The Benefits of OSHA's Injury and Illness Prevention Program- Make it a Good Investment
This is a sound investment for every aspect of business. Workplace injuries and illnesses have not only emotional and physical costs, but also are a significant financial burden on businesses in terms of worker's compensation and fines. The Liberty Mutual Research Institute for Safety reported in a 2010 study that the cost of the worst occupational injuries in 2008 alone was $51.3 billion.
Plus there are indirect costs — things that are not as obvious — to consider:
- Replacement costs for damaged premises and equipment/machinery.
- Costs due to work stoppage when an accident occurs and if there is an investigation.
- Lost productivity from recovering workers and/or training and hiring replacements.
- Administrative costs to document the accident and follow-up with the affected employee(s).

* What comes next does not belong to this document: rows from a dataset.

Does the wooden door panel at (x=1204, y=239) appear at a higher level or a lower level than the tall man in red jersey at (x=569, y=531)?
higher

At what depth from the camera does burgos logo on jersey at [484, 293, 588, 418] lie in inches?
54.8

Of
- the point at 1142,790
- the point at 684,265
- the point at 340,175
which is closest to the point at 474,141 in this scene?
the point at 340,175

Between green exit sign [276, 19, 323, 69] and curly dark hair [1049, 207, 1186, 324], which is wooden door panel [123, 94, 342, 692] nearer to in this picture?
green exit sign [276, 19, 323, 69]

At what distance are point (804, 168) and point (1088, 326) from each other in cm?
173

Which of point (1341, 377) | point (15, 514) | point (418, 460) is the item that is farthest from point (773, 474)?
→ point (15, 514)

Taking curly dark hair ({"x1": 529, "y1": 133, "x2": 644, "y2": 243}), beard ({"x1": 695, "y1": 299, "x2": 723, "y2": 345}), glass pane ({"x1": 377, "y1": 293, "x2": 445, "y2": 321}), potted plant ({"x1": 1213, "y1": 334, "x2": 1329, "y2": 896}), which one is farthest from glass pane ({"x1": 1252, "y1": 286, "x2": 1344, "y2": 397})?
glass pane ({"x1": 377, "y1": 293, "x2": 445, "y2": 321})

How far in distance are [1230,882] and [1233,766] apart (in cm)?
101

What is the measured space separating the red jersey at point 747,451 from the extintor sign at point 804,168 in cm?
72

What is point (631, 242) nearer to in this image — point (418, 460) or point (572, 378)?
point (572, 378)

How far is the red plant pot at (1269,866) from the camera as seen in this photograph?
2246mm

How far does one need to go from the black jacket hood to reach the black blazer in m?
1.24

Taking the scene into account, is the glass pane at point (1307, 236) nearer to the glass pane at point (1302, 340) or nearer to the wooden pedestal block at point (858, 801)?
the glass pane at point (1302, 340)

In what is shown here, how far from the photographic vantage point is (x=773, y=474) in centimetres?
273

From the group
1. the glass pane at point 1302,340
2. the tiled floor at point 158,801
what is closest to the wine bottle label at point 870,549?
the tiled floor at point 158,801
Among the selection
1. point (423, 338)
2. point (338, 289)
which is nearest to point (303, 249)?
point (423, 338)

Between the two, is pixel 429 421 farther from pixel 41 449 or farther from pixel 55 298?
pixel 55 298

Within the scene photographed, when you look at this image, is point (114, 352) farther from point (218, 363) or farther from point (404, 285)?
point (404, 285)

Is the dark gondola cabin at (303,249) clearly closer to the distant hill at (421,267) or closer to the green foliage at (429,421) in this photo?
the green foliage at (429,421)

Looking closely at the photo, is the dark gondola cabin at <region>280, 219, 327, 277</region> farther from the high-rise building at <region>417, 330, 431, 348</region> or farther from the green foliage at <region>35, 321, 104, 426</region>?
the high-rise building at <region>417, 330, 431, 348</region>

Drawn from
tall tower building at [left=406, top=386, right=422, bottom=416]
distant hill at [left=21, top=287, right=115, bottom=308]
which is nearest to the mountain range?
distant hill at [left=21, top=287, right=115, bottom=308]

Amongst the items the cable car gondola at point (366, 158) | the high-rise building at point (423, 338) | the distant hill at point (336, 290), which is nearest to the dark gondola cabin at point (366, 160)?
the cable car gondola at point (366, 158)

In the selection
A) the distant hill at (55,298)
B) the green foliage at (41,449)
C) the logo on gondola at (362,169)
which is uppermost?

OSHA reviewed the safety records of eight states in which safety programs were required or encouraged through worker's compensation programs. These states had workplace accident reductions ranging from 9.4 percent (Washington) to 63 percent (Texas). They also found that California, Hawaii and Washington reduced their occupational fatality rates to as low as 31 percent below 2009's national average.
Businesses are diverse and come in all sizes, so a cookie-cutter program is not recommended. However, OSHA guidelines can be scaled and adapted to fit the needs of any business. Small businesses may be interested in a smaller, low-cost SHARP program, for instance. Almost all good programs have the same elements, each of which is essential and interdependent on the other elements.
- The leadership of managers and supervisors who practice what they preach.
- Workers are educated and active participants in all aspects of the safety program.
- Hazards are identified and assessed for solutions and/or preventative measures.
- The most successful OSHA Injury and Illness Prevention Programs evaluate the program elements on a regular basis, always looking for what works well and what could use improvement.
It is clear that implementing an OSHA Injury and Illness Prevention Program can be effective in preventing costly injuries and devastating fatalities. The most successful programs involve everyone; executives, managers and employees. These workplaces are more efficient, productive and safe. The financial benefits are numerous, as the direct costs of accidents are avoided, but so are indirect costs that also affect the bottom line. Over time, businesses will also see a reduction in worker’s compensation premiums. These programs are a solid investment for every consideration.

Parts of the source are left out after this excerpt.